Во-первых, некоторые сочтут искусственным разделение задачи на четыре операции. Может, я создаю иллюзию, что экзегеза - объективная наука, а герменевтическую проблематику можно отложить до более позднего этапа интерпретации? Конечно, на практике эти четыре задачи пересекаются. Описание и синтез не получится полностью отделить от герменевтической деятельности. Кроме того, если мы правы в своих предыдущих суждениях о воплощении Слова, практическое осуществление нами указаний Библии окажет серьезнейшее влияние на интерпретацию. Поэтому нельзя полагать, что эти четыре задачи - просто последовательные шаги; когда Писание используется в церкви, то, как и при проповеди, интерпретатор их объединяет. Однако в аналитических целях избранное нами деление полезно. Такой эвристический шаг помогает нам систематически пересматривать суждения и использование Нового Завета.
Более радикальный вариант этого возражения могут высказать интерпретаторы, находящиеся под влиянием постмодернистской герменевтики: дескать, не существует «текста», внешнего по отношению к традициям и нормам интерпретации, принятым среди тех или иных групп читателей[23]. Развернутую критику я предложу далее, в анализе трудов Стэнли Хауэрваса (раздел 12.4), а пока ограничусь следующим замечанием: последовательное развитие этой мысли противоречит не только подлинной функции Писания в богословском дискурсе классического христианства, но и всеобщей человеческой убежденности в том, что тексты обладают ограниченным диапазоном смысла[24]. Да, всем толкованиям сопутствуют свой культурный контекст и своя традиция. Однако это не означает, что текста не существует или что текст не обладает властью рождать или ограничивать интерпретации. Исторически Церковь смотрела на Писание как на Слов о extra nos, голос, способный корректировать и критиковать традицию. Именно такой подход к Писанию был основополагающим для Реформации. Отказ от него влечет за собой далеко идущие богословские последствия. Между тем люди, глубоко погруженные в Писание, часто свидетельствуют: они слышат, как текст им говорит вещи, которых они не знали и не ждали, к которым их не подготовила их церковная традиция, которых они, быть может, слышать и не хотят. Как относиться к такому опыту? Как к самообману? Или к ощущению силы Слова Божьего? Или существует более скромное и основанное на здравом смысле объяснение: тексты имеют определенный диапазон семантических возможностей, и можно провести четкую грань между миром сигнификации текста и его интерпретацией в традиции? В данной книге я принимаю последнюю из упомянутых возможностей. Традиция глубоко влияет на наше прочтение, но между традицией и текстом сохраняется постоянное творческое напряжение. У Писания есть собственный голос, и долг добросовестного интерпретатора - прислушиваться к этому голосу, осмысливая его как с помощью его собственной традиции, так и без нее.
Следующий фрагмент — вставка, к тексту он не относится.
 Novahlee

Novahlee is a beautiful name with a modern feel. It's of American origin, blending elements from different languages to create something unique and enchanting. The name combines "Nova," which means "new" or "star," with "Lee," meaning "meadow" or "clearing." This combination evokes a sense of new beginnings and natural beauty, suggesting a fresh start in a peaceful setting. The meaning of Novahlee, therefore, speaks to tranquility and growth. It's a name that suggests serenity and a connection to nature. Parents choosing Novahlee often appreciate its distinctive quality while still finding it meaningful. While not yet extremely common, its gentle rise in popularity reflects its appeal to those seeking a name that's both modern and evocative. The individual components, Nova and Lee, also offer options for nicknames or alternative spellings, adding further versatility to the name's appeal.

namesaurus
Еще одно возможное возражение: могут сказать, что я обращаю слишком мало внимания на исторический контекст и развитие новозаветных этических учений. Не искажаем ли мы картину жизни раннехристианских общин, фокусируя внимание на канонических документах? Здесь заслуживают внимания три момента.
Первое. Следует ли новозаветной этике заниматься тем, что находится вне текстов? Представители исторической критики часто видели свою основную задачу в том, чтобы выявить истоки тех или иных идей, содержащихся в текстах. При таком подходе исследователь новозаветной этики занимается преимущественно источниками, реальными и гипотетическими, возможно, уделяя особое внимание реконструкции этического учения Иисуса и отличию его от канонических представлений о нем[25].
Второе. Следует ли новозаветной этике заниматься очерчиванием траекторий развития раннехристианского этического учения? Тут, конечно, каноническими текстами ограничиваться нельзя. Историк должен взвесить и ту информацию, которую содержат внеканонические материалы[26].
Третье. Следует ли новозаветной этике заниматься социальным этосом и обычаями раннехристианских общин? Исследователь, преследующий такие интересы, будет смотреть на новозаветные тексты как на окно, через которое можно увидеть, хотя бы через тусклое стекло, социальный мир и повседневную жизнь христиан І века[27].
[24]
Если бы тексты не обладали ограниченным диапазоном смысла, упорядоченный социальный дискурс был бы невозможным. Например, дорожный знак STOP не допускает бесконечного числа толкований.
[25]
Дальнейшее обсуждение этой проблемы см. в главе 7 - «Экскурс: роль «исторического Иисуса» в новозаветной этике».
[26]
Этот подход аналогичен тому, что был описан Вильямом Вреде в 1897 году в оригинальном эссе «Задачи и методы «новозаветного богословия»» (см. английский перевод в Morgan 1973, 68-116). Показательный факт: защищая свой проект, Вреде был вынужден признать, что термин «новозаветное богословие» «некорректен в обеих своих частях».